Nested models will not be constructed when validate=False is set. The type of any submodel fields will be dict or list, depending on the type of the field in the API response. This will effectively break any code that relies on the submodels being constructed.

Pydantic does not support constructing nested models without validation. This is a limitation of Pydantic, and not harborapi.

no_validation() context manager

HarborAsyncClient also provides the no_validation() context manager, which temporarily disables validation inside the with block:

from harborapi import HarborAsyncClient

client = HarborAsyncClient(...)

with client.no_validation():
    projects = await client.get_projects()

Example

Without validation, the data is still returned as a GeneralInfo model, but none of the fields are validated:

import asyncio
from harborapi import HarborAsyncClient
from harborapi.models import GeneralInfo

client = HarborAsyncClient()

async def main():
    # temporarily disable validation
    with client.no_validation():
        info = await client.get_system_info()
        assert isinstance(info, dict)

    print(info)


asyncio.run(main())
GeneralInfo.model_construct(
    current_time="2023-02-06T14:34:42.449000+00:00",
    with_chartmuseum=True,
    registry_url="demo.goharbor.io",
    external_url="https://demo.goharbor.io",
    auth_mode="db_auth",
    project_creation_restriction="everyone",
    self_registration=True,
    has_ca_root=False,
    harbor_version="v2.7.0-864aca34",
    registry_storage_provider_name="filesystem",
    read_only=False,
    notification_enable=2,
    authproxy_settings=None,
)
In the example, the GeneralInfo model is constructed, but the values of the fields aren't validated and/or coereced into the types specified on model's fields. current_time is still a string, even though the model says this is a datetime field.

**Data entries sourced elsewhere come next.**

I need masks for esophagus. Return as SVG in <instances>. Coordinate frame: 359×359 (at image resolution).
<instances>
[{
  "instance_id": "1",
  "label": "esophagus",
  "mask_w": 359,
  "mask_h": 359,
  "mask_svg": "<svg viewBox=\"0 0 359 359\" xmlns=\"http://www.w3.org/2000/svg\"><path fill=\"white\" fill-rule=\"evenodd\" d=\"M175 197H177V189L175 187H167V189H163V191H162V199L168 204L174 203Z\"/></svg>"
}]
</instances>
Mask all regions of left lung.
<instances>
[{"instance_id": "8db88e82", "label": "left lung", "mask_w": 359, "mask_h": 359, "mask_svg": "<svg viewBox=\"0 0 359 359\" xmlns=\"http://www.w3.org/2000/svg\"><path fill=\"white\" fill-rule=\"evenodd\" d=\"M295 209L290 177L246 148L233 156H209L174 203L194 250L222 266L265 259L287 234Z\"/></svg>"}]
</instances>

When validation is enabled, this field is converted into a datetime object.

Furthermore, in this fictional example, the API returned the value 2 for the notification_enable field, even though the spec says this is a boolean field. With validation disabled, the model is still constructed successfully, and the value of notification_enable remains 2.

If we had enabled validation, and the API returned the value 2 for the field notification_enable, we would get an error, because 2 cannot be parsed as a boolean value:

pydantic.error_wrappers.ValidationError: 1 validation error for GeneralInfo
notification_enable
  value could not be parsed to a boolean (type=type_error.bool)

Getting Raw Data

In certain cases, we might want to access the raw JSON response from the API, and completely skip the conversion to Pydantic models altogether. In such cases, we can set the raw attribute on the client object.

This means that the return type of the various API endpoint methods will be dict or list (or a primitive type like str, int, float, bool, None) instead of a Pydantic model.

Note

In cases where an endpoint stops returning JSON responses altogether, raw will not help. In such cases, you will have to use a different tool to interact with the API.

from harborapi import HarborAsyncClient

client = HarborAsyncClient(..., raw=True)
# or
client = HarborAsyncClient(...)
client.raw = True

raw_mode() context manager

We can also use the raw_mode() context manager to temporarily enable raw mode for a single request:

from harborapi import HarborAsyncClient

client = HarborAsyncClient(...)

with client.raw_mode():
    projects = await client.get_projects()
    # projects is a list of dicts

Example

With raw mode enabled, the client returns the parsed JSON data as a dict:

import asyncio
from harborapi import HarborAsyncClient

client = HarborAsyncClient(...)

async def main():
    # temporarily enable raw mode
    with client.raw_mode():
        info = await client.get_system_info()
        assert isinstance(info, dict)

    print(info)

asyncio.run(main())
{
  "current_time": "2023-02-06T14:34:42.449000+00:00",
  "with_chartmuseum": True,
  "registry_url": "demo.goharbor.io",
  "external_url": "https://demo.goharbor.io",
  "auth_mode": "db_auth",
  "project_creation_restriction": "everyone",
  "self_registration": True,
  "has_ca_root": False,
  "harbor_version": "v2.7.0-864aca34",
  "registry_storage_provider_name": "filesystem",
  "read_only": False,
  "notification_enable": 2,
  "authproxy_settings": None
}

The difference between raw and validate

Raw mode will cause the client to return the raw JSON data from the API, while no validation will cause the client to skip validation of the data from the API, but still return the expected Pydantic model.

Info

validate=False is equivalent to constructing Pydantic models with BaseModel.model_construct() instead of the usual BaseModel.model_validate(). The latter method will validate the data and construct submodels, while the former will not.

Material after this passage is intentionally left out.